§ **WORK TASK**: Reproduce word for word, from the entries below, the line with "Le stella - rostï", the line with "2021 Lamborghini Essenza", and every line between them, and nothing more.

§ **RECORDS FOR THE EXERCISE**:
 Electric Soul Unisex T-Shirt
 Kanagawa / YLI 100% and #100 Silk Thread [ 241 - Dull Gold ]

---

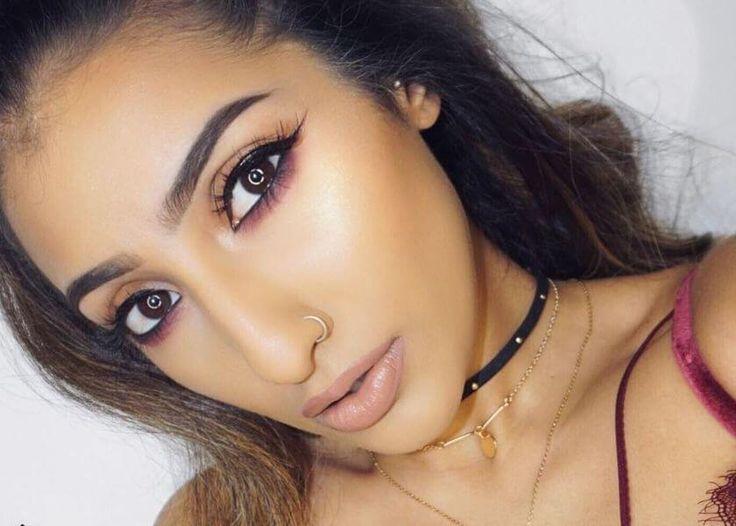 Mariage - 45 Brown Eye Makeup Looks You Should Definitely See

==

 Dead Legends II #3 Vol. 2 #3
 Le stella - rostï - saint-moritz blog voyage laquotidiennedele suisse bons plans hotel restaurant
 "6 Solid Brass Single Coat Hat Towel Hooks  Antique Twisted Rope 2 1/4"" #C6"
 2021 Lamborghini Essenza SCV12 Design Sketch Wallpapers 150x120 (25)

§ **ANSWER SECTION**:
 Le stella - rostï - saint-moritz blog voyage laquotidiennedele suisse bons plans hotel restaurant
 "6 Solid Brass Single Coat Hat Towel Hooks  Antique Twisted Rope 2 1/4"" #C6"
 2021 Lamborghini Essenza SCV12 Design Sketch Wallpapers 150x120 (25)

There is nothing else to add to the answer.